--- START OF Document excerpt ---
A chain is held on a frictionless talbe with `L//4` hanging over. Knowing total mass of the chain is `M` and total length is `L`, the work required to slowly pull hanging part back to the table is `:`

To solve the problem of calculating the work required to slowly pull the hanging part of the chain back to the table, we can follow these steps: ### Step 1: Identify the mass of the hanging part of the chain The total mass of the chain is \( M \) and the total length of the chain is \( L \). Since \( \frac{L}{4} \) of the chain is hanging, the mass of the hanging part can be calculated as follows: \[ \text{Mass of hanging part} = \frac{M}{L} \times \frac{L}{4} = \frac{M}{4} \] ### Step 2: Calculate the gravitational force on the hanging part The gravitational force acting on the hanging part of the chain is given by the product of its mass and the acceleration due to gravity \( g \): \[ \text{Gravitational force} = \text{Mass} \times g = \left(\frac{M}{4}\right) g = \frac{Mg}{4} \] ### Step 3: Determine the center of mass of the hanging part The center of mass of the hanging part, which is \( \frac{L}{4} \) long, is located at its midpoint. Therefore, the distance from the table to the center of mass is: \[ \text{Distance to center of mass} = \frac{L}{4} \div 2 = \frac{L}{8} \] ### Step 4: Calculate the work done to lift the hanging part The work done \( W \) against gravity to lift the hanging part back to the table can be calculated using the formula: \[ W = \text{Force} \times \text{Distance} \] Since the force is acting in the opposite direction of the displacement (lifting the chain), we take the angle between force and displacement as 180 degrees, thus: \[ W = \left(\frac{Mg}{4}\right) \times \left(\frac{L}{8}\right) \times \cos(180^\circ) \] Since \( \cos(180^\circ) = -1 \): \[ W = -\left(\frac{Mg}{4}\right) \times \left(\frac{L}{8}\right) = -\frac{MgL}{32} \] However, we are interested in the magnitude of work done, so we take the positive value: \[ W = \frac{MgL}{32} \] ### Final Answer The work required to slowly pull the hanging part back to the table is: \[ \boxed{\frac{MgL}{32}} \]
--- END OF Document excerpt ---
--- START OF Information supplied ---
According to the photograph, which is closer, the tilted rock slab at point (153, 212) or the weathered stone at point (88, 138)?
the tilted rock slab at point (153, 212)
--- END OF Information supplied ---
Answer these questions about the chain solution, one per line.
(a) What mass does it give for the hanging part of the chain?
(b) How far below the table does it place the center of mass of the hanging part?
(c) What final value does it give for the work required?

• **Answer to the task**
(a) M/4
(b) L/8
(c) MgL/32